--- ARTICLE ---
::::

On a certain night of every week the North Shields Railway Station presents an unusually animated appearance. Fur-capped men of stalwart build, bewildered looking women, and a host of youths and children, whose fair complexions and flaxen hair plainly bespeak their nationality, are huddled together with piles of luggage in the vicinity of the booking office – a strange crowd indeed, and one which seldom fails to attract the stare and curiosity of the ordinary wayfarer.
Over the course this year, my teaching has partly focused on the development of the United States as a global power between 1870 and 1970. One facet of that history that continues to fascinate me, in part because of very old familial connections to it, is emigration. Several years ago, as a curious sixth former, I was passed a copy of Gwyn A. Williams’ book The Welsh in their History, a collection of essays written by my history teacher’s favourite university lecturer. In it are papers on Merthyr Tydfil, Hugh Owen and the Liberal tradition in Wales, and Gwyn’s famous essay ‘Locating a Welsh Working Class: the Frontier Years’. But the one that has stuck with me the most was the simply titled ‘Imperial South Wales’, which began its life as a lecture in praise of Brinley Thomas. Although the paper seeks to demonstrate the consequences of South Wales’ rapid industrialisation in the latter half of the nineteenth century, it provides some fascinating hints at the much wider story of European migration to the new world in the same period. To take just one brief passage:
During the 1880s, one and a quarter million people left rural Germany and over half a million quit Scandinavia; Denmark had to rebuild itself.
Teaching the impact of that immigrant to students, I’ve found myself once again drawn to the North Atlantic and its history – an interest spurred further by the Swedish language classes I’ve been taking and a wider engagement with several colleagues in the ‘ancient, free and mountainous north’ (as the Swedish anthem goes in the roughness of literal translation). If the general idea of a transatlantic emigrant in the nineteenth century is that of the poor Irish escaping from the potato famine or the generally harsh condition of the west coast of the Emerald Isle, that provides but one part of the entire story. Tom Devine’s recent work on Scotland’s global diaspora has extended our understanding. And the fine work of numerous American scholars has teased out many of the other stories that can be told. One group, however, for whom the British Isles, indeed for whom the port cities and railway towns of Yorkshire and Lancashire, are central, are the Scandinavian emigrants who travelled from their homes to Wisconsin and Michigan in the Mid-West or to Washington and Oregon in the Pacific North West.

::::

--- MATERIAL SUPPLIED ---
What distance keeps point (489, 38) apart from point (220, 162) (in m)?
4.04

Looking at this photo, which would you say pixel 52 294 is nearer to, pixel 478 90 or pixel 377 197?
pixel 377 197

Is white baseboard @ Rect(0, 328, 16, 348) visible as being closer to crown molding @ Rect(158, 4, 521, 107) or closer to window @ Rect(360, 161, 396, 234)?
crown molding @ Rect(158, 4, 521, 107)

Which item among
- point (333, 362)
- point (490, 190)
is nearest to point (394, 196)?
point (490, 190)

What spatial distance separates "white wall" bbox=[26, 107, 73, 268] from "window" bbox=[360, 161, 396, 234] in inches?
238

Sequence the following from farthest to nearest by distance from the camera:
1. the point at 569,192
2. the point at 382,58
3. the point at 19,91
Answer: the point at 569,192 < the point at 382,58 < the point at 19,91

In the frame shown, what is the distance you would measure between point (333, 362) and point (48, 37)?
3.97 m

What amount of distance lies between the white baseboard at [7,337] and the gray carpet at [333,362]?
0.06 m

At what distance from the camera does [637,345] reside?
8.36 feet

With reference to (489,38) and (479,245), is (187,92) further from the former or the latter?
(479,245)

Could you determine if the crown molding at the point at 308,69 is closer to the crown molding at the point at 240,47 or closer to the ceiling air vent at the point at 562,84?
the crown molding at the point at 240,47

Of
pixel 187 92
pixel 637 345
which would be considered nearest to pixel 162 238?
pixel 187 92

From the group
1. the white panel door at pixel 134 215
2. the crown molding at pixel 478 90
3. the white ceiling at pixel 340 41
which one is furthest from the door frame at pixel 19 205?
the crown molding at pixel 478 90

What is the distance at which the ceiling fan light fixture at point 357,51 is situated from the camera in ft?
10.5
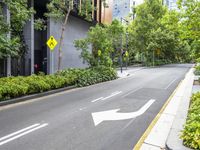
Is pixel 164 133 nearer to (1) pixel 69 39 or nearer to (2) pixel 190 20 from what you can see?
(2) pixel 190 20

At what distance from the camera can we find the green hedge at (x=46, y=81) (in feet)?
38.1

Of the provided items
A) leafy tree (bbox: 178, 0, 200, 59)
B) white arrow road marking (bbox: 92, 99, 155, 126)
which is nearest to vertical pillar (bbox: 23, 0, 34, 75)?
white arrow road marking (bbox: 92, 99, 155, 126)

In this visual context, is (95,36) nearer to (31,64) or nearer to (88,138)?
(31,64)

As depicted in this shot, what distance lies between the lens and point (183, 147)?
5082 millimetres

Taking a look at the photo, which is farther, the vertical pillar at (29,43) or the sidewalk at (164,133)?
the vertical pillar at (29,43)

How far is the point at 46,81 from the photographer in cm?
1448

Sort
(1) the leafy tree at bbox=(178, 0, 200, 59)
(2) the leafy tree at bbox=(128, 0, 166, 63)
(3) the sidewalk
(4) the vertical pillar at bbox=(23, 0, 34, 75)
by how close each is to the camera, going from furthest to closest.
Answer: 1. (2) the leafy tree at bbox=(128, 0, 166, 63)
2. (4) the vertical pillar at bbox=(23, 0, 34, 75)
3. (1) the leafy tree at bbox=(178, 0, 200, 59)
4. (3) the sidewalk

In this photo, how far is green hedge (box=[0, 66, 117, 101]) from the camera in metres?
11.6

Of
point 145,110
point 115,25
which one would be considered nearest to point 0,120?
point 145,110

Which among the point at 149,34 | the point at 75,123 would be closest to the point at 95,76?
the point at 75,123

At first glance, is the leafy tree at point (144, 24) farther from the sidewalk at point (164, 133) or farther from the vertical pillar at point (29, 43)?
the sidewalk at point (164, 133)

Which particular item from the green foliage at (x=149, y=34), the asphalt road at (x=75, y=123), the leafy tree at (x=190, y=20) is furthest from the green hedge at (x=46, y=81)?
the green foliage at (x=149, y=34)

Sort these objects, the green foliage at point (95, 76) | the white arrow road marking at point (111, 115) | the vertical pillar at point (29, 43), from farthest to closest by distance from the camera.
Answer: the vertical pillar at point (29, 43)
the green foliage at point (95, 76)
the white arrow road marking at point (111, 115)

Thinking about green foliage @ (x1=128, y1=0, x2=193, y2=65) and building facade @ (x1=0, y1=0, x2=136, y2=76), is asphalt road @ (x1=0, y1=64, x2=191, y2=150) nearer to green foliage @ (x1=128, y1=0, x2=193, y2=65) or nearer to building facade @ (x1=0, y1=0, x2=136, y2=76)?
building facade @ (x1=0, y1=0, x2=136, y2=76)
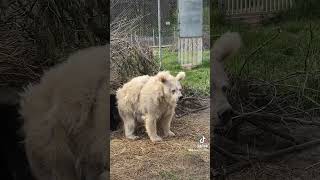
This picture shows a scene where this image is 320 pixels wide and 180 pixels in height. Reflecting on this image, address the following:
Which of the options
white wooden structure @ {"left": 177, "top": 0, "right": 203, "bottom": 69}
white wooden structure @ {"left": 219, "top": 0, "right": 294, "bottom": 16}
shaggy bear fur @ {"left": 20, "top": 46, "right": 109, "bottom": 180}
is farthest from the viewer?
white wooden structure @ {"left": 219, "top": 0, "right": 294, "bottom": 16}

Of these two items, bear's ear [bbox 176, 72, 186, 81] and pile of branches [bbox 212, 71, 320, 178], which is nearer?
bear's ear [bbox 176, 72, 186, 81]

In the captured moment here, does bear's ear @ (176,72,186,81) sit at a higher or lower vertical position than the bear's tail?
lower

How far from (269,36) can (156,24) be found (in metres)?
0.92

::::

--- INSTRUCTIONS ---
• 1. Write out the passage on Scandinavian emigration from "On a certain" up to and including "the ordinary wayfarer.".
• 2. Carry the passage on Scandinavian emigration forward from its final sentence.

--- ANSWERS TO THE EXERCISES ---
• 1.
On a certain night of every week the North Shields Railway Station presents an unusually animated appearance. Fur-capped men of stalwart build, bewildered looking women, and a host of youths and children, whose fair complexions and flaxen hair plainly bespeak their nationality, are huddled together with piles of luggage in the vicinity of the booking office – a strange crowd indeed, and one which seldom fails to attract the stare and curiosity of the ordinary wayfarer.

• 2.
Hang on, I hear you cry – Yorkshire and Lancashire? The greatest challenge for any emigrant is not so much the desire to go, but finding the money to be able to travel and settle in a new country. Given the significance of Liverpool and Glasgow to the transatlantic Irish emigrant’s trail, it’s not much of surprise to learn that many Swedes, Norwegians, and Danes travelled to the United States on-board ships that started their journey in the major ports of Britain’s west coast. To travel to Liverpool or Glasgow from Stockholm, Christiania (Oslo) or Copenhagen, it was necessary to land in ports on the east coast, such as Hull, Middlesbrough, Newcastle, or Leith, and travel across the country by rail. For the tens of thousands who arrived in Hull bound for Liverpool, Huddersfield was a convenient stopping off point being, then as now, half-way along the railway line.
Emigration was stirred in part by the involvement of specialised shipping companies such as the American Emigrant Company (founded 1864), which operated a service (with transfer from Scandinavia) from Liverpool to New York, and subsequently a direct sailing from Gothenburg on the west coast of Sweden. Others included the National Steam Navigation Company (founded 1863), which had originally intended to tramp the migrant trail from Liverpool to the southern states but had to alter their routes during the Civil War and land at New York City. They subsequently began direct sailings from Trondheim in northern Norway. By the outbreak of the Great War in 1914, there were several Scandinavian-owned shipping companies such as the Copenhagen-based Skandinavien-Amerika Linien and the Christinia-based Norske Amerkalinje, which drew trade away from the British ports.
Nevertheless, given the regular sight of poor Scandinavian emigrants travelling across the country in the late-nineteenth century, the British press took an active, if inconsistent, interest in the facts and figures and the ‘human interest stories’ (as we would know it today). Consider this detail laden article from the Bristol-based Western Daily Press from 1873:
The statistics of Swedish emigration to America are somewhat curious, they show so unbroken an increase from 1861 to 1869, when a maximum was reached; immediately after which there is an equal unbrokenness of decline shown. In 1861 the number of emigrants was 2,286. […] In 1866 there were 7,296 and in 1867 a further rise brought the number up to 9,334. Then, all at once, that amount was trebled, the Swedish emigrants in 1868 being as many as 27,024. The following year showed the exodus at its highest activity, there being then 39,064. In 1870, when a better era seems to have dawned on the home-keeping Swedish workman, the number of emigrants fell to 20,003.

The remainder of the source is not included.